CORRECTION OF AGE-RELATED POLYURIA BY dDAVP: MOLECULAR ANALYSIS OF AQUAPORINS AND UREA TRANSPORTERS

doi:10.1152/ajprenal.00167.2002

CORRECTION OF AGE-RELATED POLYURIA BY dDAVP: MOLECULAR ANALYSIS OF AQUAPORINS AND UREA TRANSPORTERS

Sophie Combet¹, Nancy Geffroy¹, Veronique Berthonaud¹, Bernhard Dick², Laurent Teillet³, Jean-Marc Verbavatz¹, Bruno Corman¹, and Marie-Marcelle Trinh-Trang-Tan⁴^*

¹ DBCM/SBCe, Service de Biologie Cellulaire, CEA/Saclay, Gif-sur-Yvette, France
² Division of Nephrology and Hypertension, University Hospital, Berne, Switzerland
³ DBCM/SBCe, Service de Biologie Cellulaire, CEA/Saclay, Gif-sur-Yvette, France; Hopital Sainte-Perine, Assistance Publique-Hopitaux de Paris, Paris, France
⁴ DBCM/SBCe, Service de Biologie Cellulaire, CEA/Saclay, Gif-sur-Yvette, France; INSERM U76, Institut National de Transfusion Sanguine, Paris, France

^* To whom correspondence should be addressed. E-mail: trinh{at}idf.inserm.fr.

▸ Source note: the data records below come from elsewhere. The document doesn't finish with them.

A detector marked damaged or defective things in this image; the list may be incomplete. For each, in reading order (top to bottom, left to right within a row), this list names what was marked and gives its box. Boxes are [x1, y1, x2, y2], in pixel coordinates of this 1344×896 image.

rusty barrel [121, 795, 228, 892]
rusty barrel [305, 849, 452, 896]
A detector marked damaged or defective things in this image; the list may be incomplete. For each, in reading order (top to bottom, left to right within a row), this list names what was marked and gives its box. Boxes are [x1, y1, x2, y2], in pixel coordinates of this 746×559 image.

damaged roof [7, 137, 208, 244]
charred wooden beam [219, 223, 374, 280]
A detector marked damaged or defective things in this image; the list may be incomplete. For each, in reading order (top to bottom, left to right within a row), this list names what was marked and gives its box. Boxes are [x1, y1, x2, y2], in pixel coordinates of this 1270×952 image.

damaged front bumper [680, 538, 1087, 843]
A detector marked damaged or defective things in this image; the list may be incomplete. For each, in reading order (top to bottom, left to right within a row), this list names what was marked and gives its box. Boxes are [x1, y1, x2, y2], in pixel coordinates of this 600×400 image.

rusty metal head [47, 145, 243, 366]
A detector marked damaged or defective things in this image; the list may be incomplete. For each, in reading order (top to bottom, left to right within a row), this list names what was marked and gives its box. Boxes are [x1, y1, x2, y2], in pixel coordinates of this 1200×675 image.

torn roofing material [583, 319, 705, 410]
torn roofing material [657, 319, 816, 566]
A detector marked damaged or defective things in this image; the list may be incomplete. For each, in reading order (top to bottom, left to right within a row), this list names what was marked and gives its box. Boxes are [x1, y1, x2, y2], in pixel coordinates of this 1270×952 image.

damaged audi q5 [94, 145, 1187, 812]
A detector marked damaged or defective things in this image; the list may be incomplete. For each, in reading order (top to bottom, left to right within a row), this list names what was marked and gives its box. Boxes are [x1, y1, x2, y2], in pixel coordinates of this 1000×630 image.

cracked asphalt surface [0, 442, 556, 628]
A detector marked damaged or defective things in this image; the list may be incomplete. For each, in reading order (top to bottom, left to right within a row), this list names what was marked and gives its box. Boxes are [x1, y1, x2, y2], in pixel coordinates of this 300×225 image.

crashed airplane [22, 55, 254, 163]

Senescent female WAG/Rij rats exhibit polyuria without obvious renal disease or defects in vasopressin plasma level or in V₂-receptor mRNA expression. Normalization of urine flow rate by dDAVP was investigated in these animals. Long-term dDAVP infusion to 30-month-old rats reduced urine flow rate and increased urine osmolality to values comparable to control 10-month-old rats. The maximal urine osmolality reached by aging rat kidney was, however, lower than that of the adult one despite supramaximal administration of dDAVP. This improvement involved increased inner medulla osmolality and urea sequestration. This may result from the upregulation of UT-A1, the vasopressin-regulated urea transporter, observed in initial inner medullary collecting duct (IMCD), but not in terminal IMCD, where UT-A1 remained low. The expression of UT-A2 which contributes to medullary urea recycling was greatly increased. Regulation of IMCD AQP2 expression by dDAVP differed between adult and senescent rats: the low AQP2 abundance observed in senescent rats was normalized by dDAVP infusion, which also improved targeting of the channel; in adult rats, AQP2 expression was unaltered, suggesting that IMCD AQP2 expression is not regulated by dDAVP directly. Increased AQP3 expression in senescent rats may also be involved in improved urine concentration capacity owing to higher basolateral water and urea reabsorption capacity.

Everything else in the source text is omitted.